In Zambia, former President Frederick Chiluba was on Monday discharged from hospital where he was being treated for a chronic heart condition. Sources however, say he may still be put on trial for graft charges depending on the report of a team of doctors, which has been instructed by the Zambian government to ascertain whether the former president is fit to stand trial. Emmanuel Mwamba, the spokesman for the former president, said doctors have advised Chiluba to return to the hospital for further treatment and also travel to South Africa for a medical review within the next month. From the capital Lusaka, Mwamba told VOA more about the latest development on the former president’s health.
“He was released this morning at 7:30, he left the hospital after 10 hours, and the doctors informed him that his condition is chronic and requires a lot of rest. He requires closed monitoring and observation. So that is the latest on his condition,” Mwamba said.
He explained what the doctors intend doing about the former president’s poor health.
“They’ve stated that because his condition is chronic, they can only manage it.
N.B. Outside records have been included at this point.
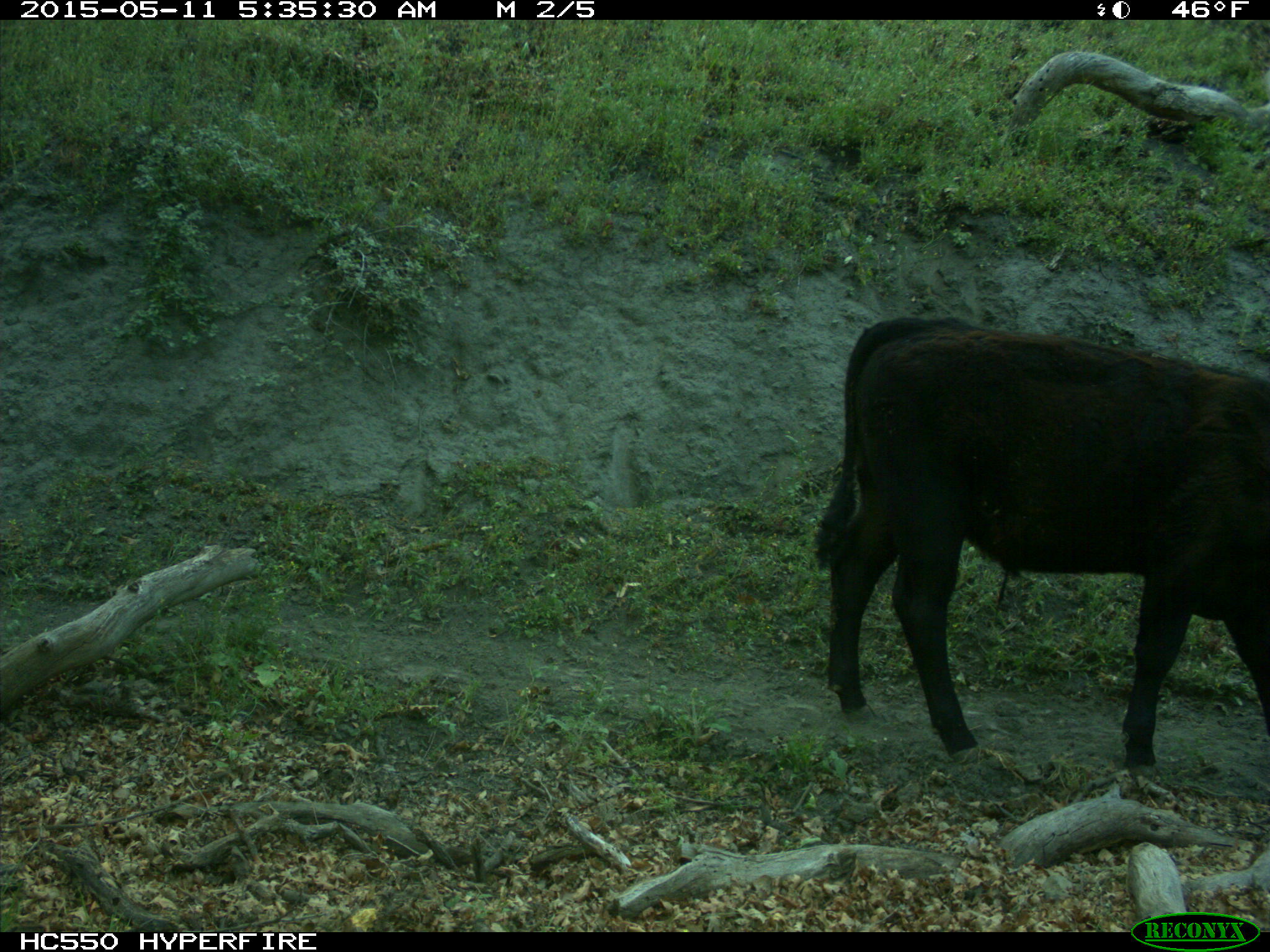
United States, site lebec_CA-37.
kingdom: Animalia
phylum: Chordata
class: Mammalia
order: Artiodactyla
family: Bovidae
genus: Bos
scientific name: Bos taurus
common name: domestic cow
So he should be taking plenty of bed rest and he should also take light exercises, and the close monitoring is required because then we can prevent like what happened, the collapse or any severe attack on him,” he pointed out.
Mwamba said a team of doctors have examined the former president and would present their findings to a court to determine whether Chiluba was fit to stand trial.
“In fact, because he was admitted to hospital over four days, and has been seen by the same doctors that could have observed him and examined him to generate a report for the court, they would use the period and information gathered during the four days he was in hospital to make a report to court. I don’t know what the report would state, but they would make a report to the court, and the report would be divulged in court on 31st of this month,” he said.
He said President Levy Mwanawasa’s government have announced it would comply with the decision of the team of doctors who have examined the former president.
“They simply stated that they would follow what the doctors would say. If the doctors want him evacuated to South Africa for specialist treatment, they would do that. If the doctors make certain recommendation that would require government obligations, the government would do that. There was a public statement to that effect,” he noted.
Mwamba said the former president’s collapse is a wake up call to all Zambians.
“In fact, these findings are not new. But we began to hope very much when Dr. Chiluba showed a lot of improvement the last two months. His vibrancy came back, and how he looks came back. He had gained weight and he was looking good. We had hoped that probably we were on our way to a good recovery process. But these findings again remind us that this man suffers from a chronic condition and should not be subjected to the stresses that we’ve been subjecting him to,” he said.